The origin of SCAMPR
Back in the early days of the COVID-19 pandemic, when much of the world including scientific laboratories, began to shut down, Dr. Levitt discussed with his students some potential research projects that they could perform remotely. “Ramin spoke up and said he had been generating this data on brain structure,” recalls Dr. Levitt.
After two years of zoom calls and teaching themselves to code in R, a statistical programming language, Ali Marandi Ghoddousi and his fellow students developed a technique that could streamline the painstaking work of identifying, mapping, and analyzing cells. Dubbed SCAMPR— for single-cell automated multiplex pipeline for RNA quantification and spatial mapping— this method automates the identification of different cell types by analyzing their levels of gene expression and where they are located in a tissue section.

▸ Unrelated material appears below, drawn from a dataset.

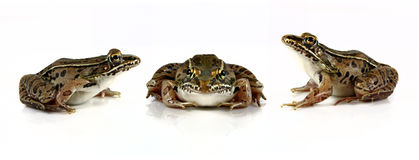 Leopard Frogs Stock Photography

“SCAMPR sprang out of necessity, essentially,” says Ali Marandi Ghoddousi. “We used these multiplex fluorescent in-situ techniques in our lab for our experiments and realized that there wasn’t really a good method to analyze the data that we were getting back.” The method that the students created could speed up research by taking out the manual labor involved. “With SCAMPR, it is more than 90% automated,” notes Dr. Levitt.
Measuring mRNA
SCAMPR can also detect multiple genes that might appear in a cell together. “We will be able to measure gene expression to determine what kind of cell it is, and also where the gene expression occurs during our experiments,” says Ali Marandi Ghoddousi.
A few automated programs can do this as well, but most look for the mRNA expressed in the cell nucleus. However, the bulk of a cell’s mRNA is found in the cell cytoplasm—the watery internal part of the cell. “With SCAMPR we can identify the mRNA inside the nucleus as well as inside the rest of the cell,” says Ali Marandi Ghoddousi. “Before the invention of SCAMPR, people had attempted to do this by either guessing the boundaries of the cell or using the nucleus of the cell as a starting point and expanding out to estimate the boundary of the entire cell.”
SCAMPR was developed by Ali Marandi Ghoddousi, with Valerie M. Magalong, then a research assistant, with the participation of Anna Kamitakahara, PhD, Assistant Professor of Research at the Keck School of Medicine of USC. According to Ali Marandi Ghoddousi, SCAMPR can be useful for the average lab that wants to experiment with multiplex or high-dimensional in-situ hybridization but doesn’t have access to huge computational power. Some labs around the country have already contacted him expressing interest in the method. A paper describing SCAMPR was published in Cell Reports Methods.